Silence the inner perfectionist
Perfectionism is antithetical to any change in our lives. After all, if you could perfectly manage what you are trying to accomplish, there would be no need for the resolution to begin with.
The problem is that it curbs progress. Paterson notes three reasons why this is:
- Reasonable standards provide greater access to success, granting us positive boosts. Perfectionism derives us of these mental motivators.
- Reasonable standards allow us to continue momentum on projects. Perfectionism requires a lot of time to manage minor errors.
- Reasonable standards aren’t scary. Perfectionism imposes fear of challenges because it makes excelling unachievable.
Since perfectionism requires one to focus on failures and setbacks, the brain hacker’s solution is a growth mindset. A growth mindset understands that abilities and intelligence can be developed and that failure is part of that developing process.
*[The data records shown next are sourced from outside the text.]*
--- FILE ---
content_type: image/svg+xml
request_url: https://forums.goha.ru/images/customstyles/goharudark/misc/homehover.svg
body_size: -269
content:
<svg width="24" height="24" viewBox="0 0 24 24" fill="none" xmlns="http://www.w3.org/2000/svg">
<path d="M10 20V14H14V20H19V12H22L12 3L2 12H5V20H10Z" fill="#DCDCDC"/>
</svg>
By not harping on your mistakes, readjusting, and then retrying, you too can kill your inner perfectionist and cultivate a growth mindset.
Your SMART goals will also assist you here as they require you to stick to a predefined time table — strict schedules being the kryptonite of all perfectionism.
Keep on keeping
As you continue, you’ll inevitably hit the wall of indifference. The resolution that excited you in January may seem stale come March. To break through this wall, keep learning and expanding your repertoire of mental hacks in order to keep the novelty-seeking part of your brain primed.
One study found that an area of the brain called the substantia nigra/ventral tegmental area (SN/VTA for short) responds to novelty more than other forms of stimulus, such as emotional content. The researchers argue that this provides evidence that novelty is a “motivating bonus to explore an environment in the search for reward rather than being a reward itself.”
In other words, novelty can push you to keep on keeping. If your goal is to eat better, reinvest by learning a new recipe when the standards get bland. If you want to keep your exercise momentum, pick a new route to run or learn a new exercise. If you want to read more, branch out into a genre or topic that’s outside your repertoire.
These brain hacks work because they require us consider the thoughts that steer behavior. Rather than allowing our emotional state to jerk our behavior around, we instead program it to move in the direction we need it to. This not only increases our chances of success but also our resilience to failure.